** Document extract follows **

Nonfiction
Nonfiction

The Ultimate Wipe
Article by Carrie Martin


Pack a bag and bring a bar of soap. Our journey for the ultimate butt wipe begins in Ancient India, 5000 years ago...

Just like us, the people of the Indus Valley civilization enjoyed a tinkle in their own private stall. Only, toilet paper had yet to be invented. They used the old left-hand-wipe-and-wash technique instead. Could this be why we shake with our right?

Around 1250 years ago, men and women shared communal washrooms in Ancient Rome. They also shared a spongia — a sea sponge stuck to a long stick — to wipe their robed behinds. A basin of salt water cleaned the sponge out for the next person.

The lucky emperors of Ancient China were graced with perfumed toilet paper, almost 1500 years ago. And it was huge — the size of a road map, two by three feet. 720,000 sheets of them a year, too.

300 years later, the Vikings in Europe snatched-up stray scraps of sheep wool, blowing about the hills, to wipe their hardy derrieres. If they got chance, between all that pummeling and pillaging.

In the late 1700s, the British got crafty with newspapers. They cut them into smaller squares, tied them together with string, and hung the wad from a nail in the outhouse. And if that wasn't available, you had to get creative. Or rich, so you could sit on your chamber pot and dab with wool, lace or hemp.

In colonial America, dried corn cobs did the job, when grandpa used up all the newspaper. And if you were really lucky, the Sears catalogue had just popped through the front door. Free and absorbent, until they switched to glossy paper.

Things picked up in 1857, when Joseph Gayetty invented the first commercially sold toilet paper. His "medicated" sheets were dampened with aloe, watermarked with Gayetty, and sold in packs of 500 for 50 cents.

** End of Document extract **

**What this exercise asks**
(A) In the article on the history of wiping, what was a spongia made of?
(B) From the article on the history of wiping, reproduce the passage word for word, starting with "In colonial America, dried" and going on through "for 50 cents.".

** The data follows **

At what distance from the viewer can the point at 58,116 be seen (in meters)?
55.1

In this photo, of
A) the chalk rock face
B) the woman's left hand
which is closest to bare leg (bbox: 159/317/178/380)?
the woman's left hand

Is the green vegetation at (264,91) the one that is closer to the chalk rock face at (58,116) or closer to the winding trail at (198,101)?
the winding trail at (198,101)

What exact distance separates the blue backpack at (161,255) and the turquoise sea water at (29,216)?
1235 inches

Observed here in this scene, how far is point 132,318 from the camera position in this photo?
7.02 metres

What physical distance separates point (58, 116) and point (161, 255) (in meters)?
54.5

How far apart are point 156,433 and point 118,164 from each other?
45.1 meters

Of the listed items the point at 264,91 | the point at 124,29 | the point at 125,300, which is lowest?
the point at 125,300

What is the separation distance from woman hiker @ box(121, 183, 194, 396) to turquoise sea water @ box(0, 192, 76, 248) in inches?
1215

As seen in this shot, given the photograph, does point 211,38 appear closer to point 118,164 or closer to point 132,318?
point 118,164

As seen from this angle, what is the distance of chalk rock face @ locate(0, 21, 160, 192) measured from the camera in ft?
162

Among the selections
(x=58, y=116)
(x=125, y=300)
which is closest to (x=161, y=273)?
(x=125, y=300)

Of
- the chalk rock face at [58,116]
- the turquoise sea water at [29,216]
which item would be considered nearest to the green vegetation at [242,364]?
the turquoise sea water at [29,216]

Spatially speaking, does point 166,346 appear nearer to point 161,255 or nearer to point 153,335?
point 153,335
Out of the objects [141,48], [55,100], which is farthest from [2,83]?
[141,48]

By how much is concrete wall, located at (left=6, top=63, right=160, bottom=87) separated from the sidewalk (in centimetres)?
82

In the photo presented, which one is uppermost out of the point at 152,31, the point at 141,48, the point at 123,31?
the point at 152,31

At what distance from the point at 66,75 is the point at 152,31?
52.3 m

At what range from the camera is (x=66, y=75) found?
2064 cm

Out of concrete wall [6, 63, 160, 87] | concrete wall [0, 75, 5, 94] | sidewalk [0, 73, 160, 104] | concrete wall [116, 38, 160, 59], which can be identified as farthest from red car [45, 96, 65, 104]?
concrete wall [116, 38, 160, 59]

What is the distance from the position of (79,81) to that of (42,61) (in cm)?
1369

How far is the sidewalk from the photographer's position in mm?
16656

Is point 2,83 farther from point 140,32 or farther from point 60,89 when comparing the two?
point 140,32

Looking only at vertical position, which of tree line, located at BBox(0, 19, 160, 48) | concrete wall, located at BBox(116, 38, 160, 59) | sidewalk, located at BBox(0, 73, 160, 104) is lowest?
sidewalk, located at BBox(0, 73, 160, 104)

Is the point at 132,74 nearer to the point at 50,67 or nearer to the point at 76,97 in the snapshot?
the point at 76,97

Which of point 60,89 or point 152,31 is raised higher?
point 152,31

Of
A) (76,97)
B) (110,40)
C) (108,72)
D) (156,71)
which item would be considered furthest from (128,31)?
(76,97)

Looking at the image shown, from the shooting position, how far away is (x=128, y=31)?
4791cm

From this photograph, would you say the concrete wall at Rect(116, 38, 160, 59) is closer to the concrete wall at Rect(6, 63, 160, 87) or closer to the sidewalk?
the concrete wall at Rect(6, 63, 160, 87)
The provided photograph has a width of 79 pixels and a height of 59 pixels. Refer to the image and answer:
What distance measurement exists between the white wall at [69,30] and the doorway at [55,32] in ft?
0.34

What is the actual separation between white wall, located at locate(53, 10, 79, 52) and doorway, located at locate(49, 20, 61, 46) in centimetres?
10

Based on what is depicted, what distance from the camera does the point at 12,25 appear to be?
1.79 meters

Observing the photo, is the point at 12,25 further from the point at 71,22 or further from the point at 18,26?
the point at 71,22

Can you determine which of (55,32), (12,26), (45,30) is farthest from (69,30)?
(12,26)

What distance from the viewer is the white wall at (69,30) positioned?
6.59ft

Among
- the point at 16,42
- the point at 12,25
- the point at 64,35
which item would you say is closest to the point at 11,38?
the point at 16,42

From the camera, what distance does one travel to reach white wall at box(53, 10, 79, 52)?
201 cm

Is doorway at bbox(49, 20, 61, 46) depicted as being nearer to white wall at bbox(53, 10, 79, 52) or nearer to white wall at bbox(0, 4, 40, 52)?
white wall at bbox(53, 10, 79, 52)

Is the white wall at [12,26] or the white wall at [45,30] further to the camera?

** End of The data **

**Results by task**
(A) A sea sponge stuck to a long stick.

(B)
In colonial America, dried corn cobs did the job, when grandpa used up all the newspaper. And if you were really lucky, the Sears catalogue had just popped through the front door. Free and absorbent, until they switched to glossy paper.

Things picked up in 1857, when Joseph Gayetty invented the first commercially sold toilet paper. His "medicated" sheets were dampened with aloe, watermarked with Gayetty, and sold in packs of 500 for 50 cents.